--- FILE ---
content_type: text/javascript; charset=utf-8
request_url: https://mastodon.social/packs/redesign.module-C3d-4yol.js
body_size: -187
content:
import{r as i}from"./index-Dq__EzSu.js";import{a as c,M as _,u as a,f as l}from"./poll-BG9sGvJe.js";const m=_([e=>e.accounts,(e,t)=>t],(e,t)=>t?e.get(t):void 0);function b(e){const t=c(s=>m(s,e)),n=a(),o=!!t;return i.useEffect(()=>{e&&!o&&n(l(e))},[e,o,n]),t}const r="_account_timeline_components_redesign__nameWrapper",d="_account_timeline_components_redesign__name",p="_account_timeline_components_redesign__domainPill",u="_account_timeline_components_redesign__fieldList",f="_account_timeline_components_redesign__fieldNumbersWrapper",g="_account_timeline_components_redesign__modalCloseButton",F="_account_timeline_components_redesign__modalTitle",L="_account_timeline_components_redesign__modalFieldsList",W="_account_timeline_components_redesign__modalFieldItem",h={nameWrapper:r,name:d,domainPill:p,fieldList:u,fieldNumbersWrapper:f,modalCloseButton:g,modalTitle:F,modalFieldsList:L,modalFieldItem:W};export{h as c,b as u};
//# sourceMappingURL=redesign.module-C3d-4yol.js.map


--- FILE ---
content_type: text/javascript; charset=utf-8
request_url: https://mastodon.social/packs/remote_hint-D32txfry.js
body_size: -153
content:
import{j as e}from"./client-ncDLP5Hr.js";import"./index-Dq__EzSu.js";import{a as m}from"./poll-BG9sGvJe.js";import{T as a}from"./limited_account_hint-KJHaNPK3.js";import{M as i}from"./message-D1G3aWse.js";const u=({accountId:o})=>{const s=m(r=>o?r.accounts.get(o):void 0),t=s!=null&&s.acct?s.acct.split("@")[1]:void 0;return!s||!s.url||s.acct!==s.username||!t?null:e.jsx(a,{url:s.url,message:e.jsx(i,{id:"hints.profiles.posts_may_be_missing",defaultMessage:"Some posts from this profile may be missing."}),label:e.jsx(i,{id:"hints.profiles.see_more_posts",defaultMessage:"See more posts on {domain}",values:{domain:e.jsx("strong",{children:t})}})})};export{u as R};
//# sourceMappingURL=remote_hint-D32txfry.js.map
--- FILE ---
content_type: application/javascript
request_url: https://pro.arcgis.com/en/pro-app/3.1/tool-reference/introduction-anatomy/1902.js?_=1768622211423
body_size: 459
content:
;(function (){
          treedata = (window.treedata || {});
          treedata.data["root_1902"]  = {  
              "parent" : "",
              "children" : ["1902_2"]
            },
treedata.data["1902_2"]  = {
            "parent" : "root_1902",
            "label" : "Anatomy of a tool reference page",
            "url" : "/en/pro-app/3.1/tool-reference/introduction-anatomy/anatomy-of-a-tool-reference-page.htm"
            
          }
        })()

━━━━

**Task prompt**: Please restate every record shown above, word for word.

**Solved exercise**:
--- FILE ---
content_type: text/javascript; charset=utf-8
request_url: https://mastodon.social/packs/redesign.module-C3d-4yol.js
body_size: -187
content:
import{r as i}from"./index-Dq__EzSu.js";import{a as c,M as _,u as a,f as l}from"./poll-BG9sGvJe.js";const m=_([e=>e.accounts,(e,t)=>t],(e,t)=>t?e.get(t):void 0);function b(e){const t=c(s=>m(s,e)),n=a(),o=!!t;return i.useEffect(()=>{e&&!o&&n(l(e))},[e,o,n]),t}const r="_account_timeline_components_redesign__nameWrapper",d="_account_timeline_components_redesign__name",p="_account_timeline_components_redesign__domainPill",u="_account_timeline_components_redesign__fieldList",f="_account_timeline_components_redesign__fieldNumbersWrapper",g="_account_timeline_components_redesign__modalCloseButton",F="_account_timeline_components_redesign__modalTitle",L="_account_timeline_components_redesign__modalFieldsList",W="_account_timeline_components_redesign__modalFieldItem",h={nameWrapper:r,name:d,domainPill:p,fieldList:u,fieldNumbersWrapper:f,modalCloseButton:g,modalTitle:F,modalFieldsList:L,modalFieldItem:W};export{h as c,b as u};
//# sourceMappingURL=redesign.module-C3d-4yol.js.map


--- FILE ---
content_type: text/javascript; charset=utf-8
request_url: https://mastodon.social/packs/remote_hint-D32txfry.js
body_size: -153
content:
import{j as e}from"./client-ncDLP5Hr.js";import"./index-Dq__EzSu.js";import{a as m}from"./poll-BG9sGvJe.js";import{T as a}from"./limited_account_hint-KJHaNPK3.js";import{M as i}from"./message-D1G3aWse.js";const u=({accountId:o})=>{const s=m(r=>o?r.accounts.get(o):void 0),t=s!=null&&s.acct?s.acct.split("@")[1]:void 0;return!s||!s.url||s.acct!==s.username||!t?null:e.jsx(a,{url:s.url,message:e.jsx(i,{id:"hints.profiles.posts_may_be_missing",defaultMessage:"Some posts from this profile may be missing."}),label:e.jsx(i,{id:"hints.profiles.see_more_posts",defaultMessage:"See more posts on {domain}",values:{domain:e.jsx("strong",{children:t})}})})};export{u as R};
//# sourceMappingURL=remote_hint-D32txfry.js.map
--- FILE ---
content_type: application/javascript
request_url: https://pro.arcgis.com/en/pro-app/3.1/tool-reference/introduction-anatomy/1902.js?_=1768622211423
body_size: 459
content:
;(function (){
          treedata = (window.treedata || {});
          treedata.data["root_1902"]  = {  
              "parent" : "",
              "children" : ["1902_2"]
            },
treedata.data["1902_2"]  = {
            "parent" : "root_1902",
            "label" : "Anatomy of a tool reference page",
            "url" : "/en/pro-app/3.1/tool-reference/introduction-anatomy/anatomy-of-a-tool-reference-page.htm"
            
          }
        })()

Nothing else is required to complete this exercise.